Tangerang, 17 Februari 2025 – Jakarta, yang tahun ini memasuki usia ke-498, menghadapi sejumlah tantangan besar menjelang transformasinya menjadi kota global. Meskipun sudah memantapkan diri sebagai pusat perekonomian nasional, permasalahan lingkungan seperti kemacetan, polusi udara, dan banjir masih menjadi persoalan yang belum sepenuhnya teratasi.
Indeks kualitas udara (AQI) di Jakarta dalam sepekan terakhir berada pada rentang poin 66 dengan kategori sedang hingga poin 116 yang termasuk dalam kategori tidak sehat bagi kelompok sensitif. Polusi udara yang paling dominan disebabkan oleh PM 2.5, partikel-partikel kecil yang berbahaya bagi sistem pernapasan manusia, yang banyak berasal dari kendaraan bermotor. Kemacetan, yang menjadi efek dari tingginya mobilitas kendaraan pribadi, turut berkontribusi dalam memperburuk kualitas udara di ibu kota.
Baca juga: Hunian Berbasis Hijau Menjadi Pilihan Utama Pembeli Properti
Meskipun demikian, Jakarta tetap berkomitmen untuk menjadi kota global. Undang-Undang Nomor 2 Tahun 2024 menegaskan posisi Jakarta sebagai pusat perekonomian dan kegiatan global. Namun, dalam laporan Global Power City Index 2023, Jakarta hanya menempati peringkat ke-45 dari 48 kota yang disurvei. Bahkan, menurut laporan The Global Cities Report 2023 dari lembaga Kearney, Jakarta berada di peringkat ke-74 dari 156 kota besar dunia.
Ketua Ikatan Arsitek Indonesia (IAI) Jakarta, Teguh Aryanto, mengungkapkan bahwa meski Jakarta terus berkembang pesat, masalah-masalah dasar seperti kemacetan, polusi udara, dan terbatasnya ruang terbuka hijau (RTH) masih perlu penanganan serius. Ia menyarankan agar pemerintah meningkatkan jumlah transportasi umum yang terintegrasi untuk mengurangi ketergantungan pada kendaraan pribadi, serta memperbaiki fasilitas pejalan kaki agar nyaman digunakan.
Baca juga: Indonesia Fokus pada Bisnis Sawit Berkelanjutan
Selain itu, masalah hunian yang layak juga menjadi tantangan besar. Banyak permukiman di Jakarta yang padat dan kumuh, membuat hunian terjangkau sulit dijangkau oleh masyarakat, terutama generasi muda. Teguh menyarankan pembangunan lebih banyak rumah susun vertikal dengan sistem sewa, agar hunian dapat dijangkau tanpa harus membeli, yang semakin sulit dilakukan di Jakarta.
Teguh juga menekankan perlunya lebih banyak ruang terbuka hijau (RTH) untuk mengatasi masalah banjir dan polusi udara. Saat ini, RTH di Jakarta masih jauh dari target ideal 30%, dengan hanya sekitar 5% hingga 10% ruang hijau yang tersedia. Pembangunan dan revitalisasi ruang hijau sangat penting untuk memperbaiki kualitas udara serta memperbaiki daya serap air tanah yang semakin berkurang.
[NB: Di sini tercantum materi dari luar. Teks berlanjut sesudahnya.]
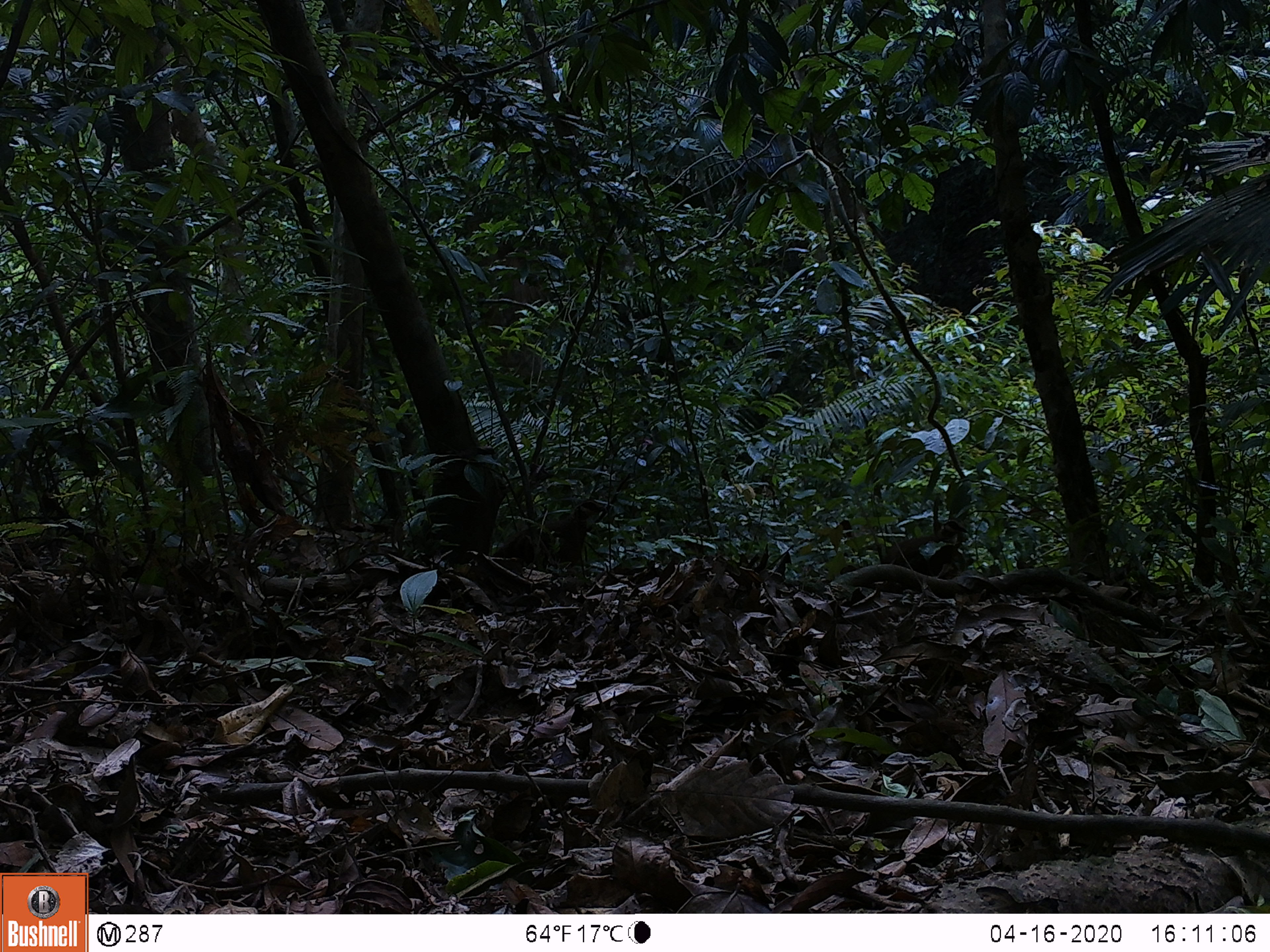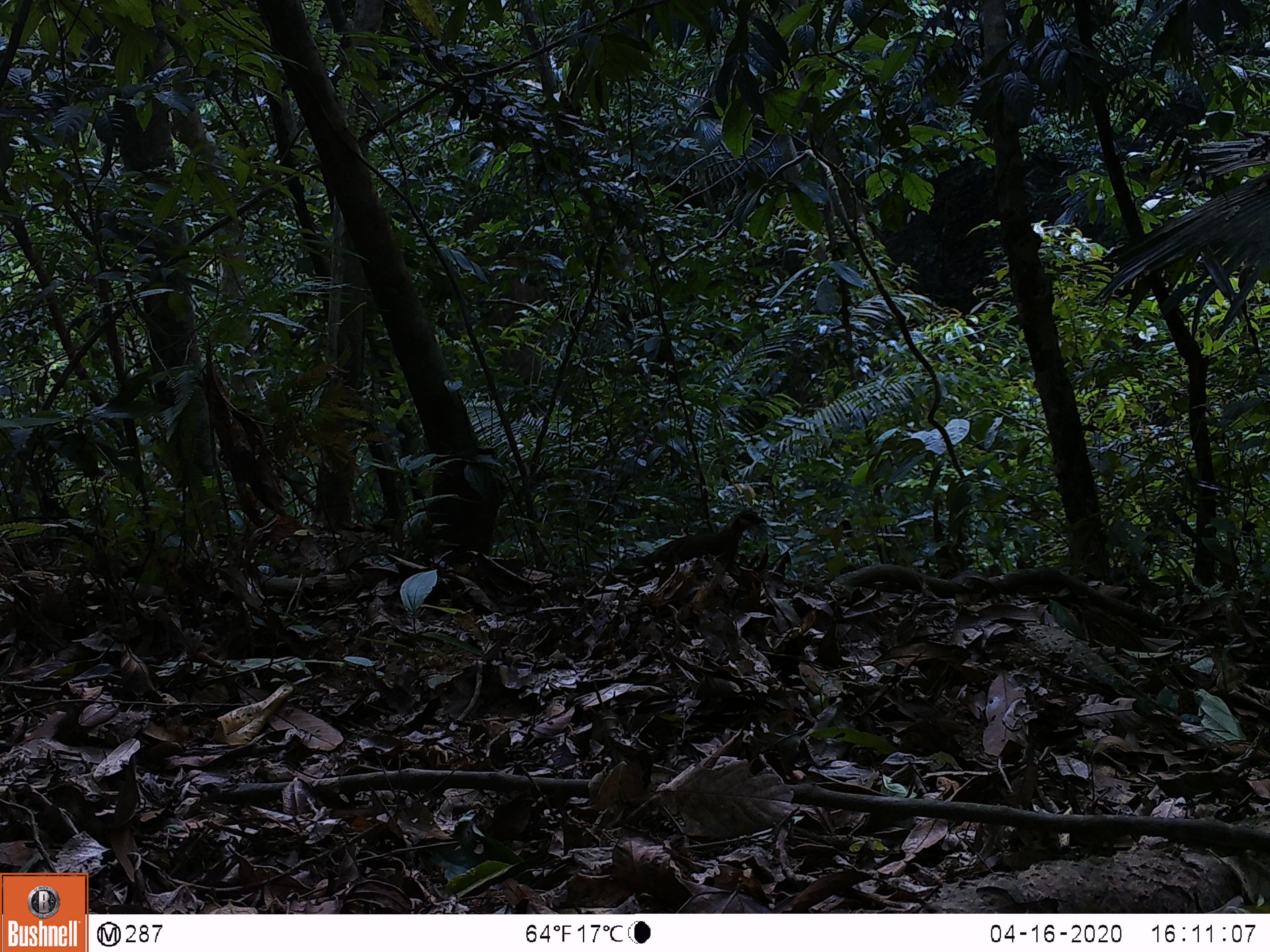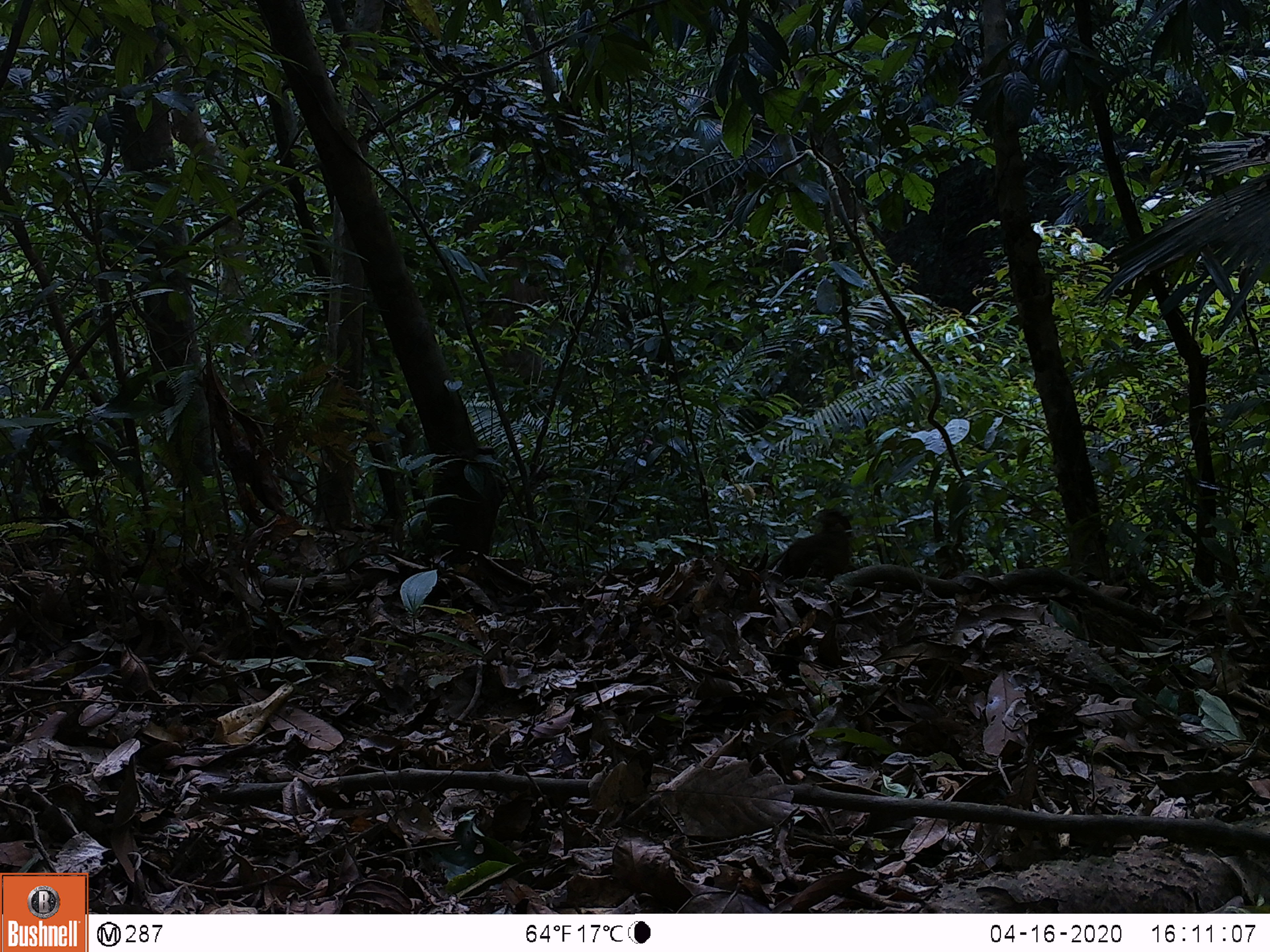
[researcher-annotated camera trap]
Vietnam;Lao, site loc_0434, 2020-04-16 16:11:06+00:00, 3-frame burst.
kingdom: Animalia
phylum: Chordata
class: Aves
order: Galliformes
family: Phasianidae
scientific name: Phasianidae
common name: partridge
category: unidentified partridge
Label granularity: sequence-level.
Pemerintah Provinsi DKI Jakarta, di bawah kepemimpinan Gubernur Terpilih Pramono Anung, berjanji akan berupaya maksimal untuk memenuhi target RTH sebesar 30% sesuai dengan amanah undang-undang. Ini bertujuan untuk mewujudkan Jakarta yang lebih hijau dan sehat bagi warganya. Selain itu, perbaikan sistem transportasi publik yang terintegrasi akan menjadi langkah penting dalam menjadikan Jakarta sebagai kota global yang ramah lingkungan dan nyaman dihuni.
Dengan langkah-langkah yang tepat, Jakarta diharapkan dapat meningkatkan posisinya sebagai kota global yang kompetitif dan berkelanjutan di tingkat internasional, seiring dengan perbaikan kualitas hidup bagi warganya.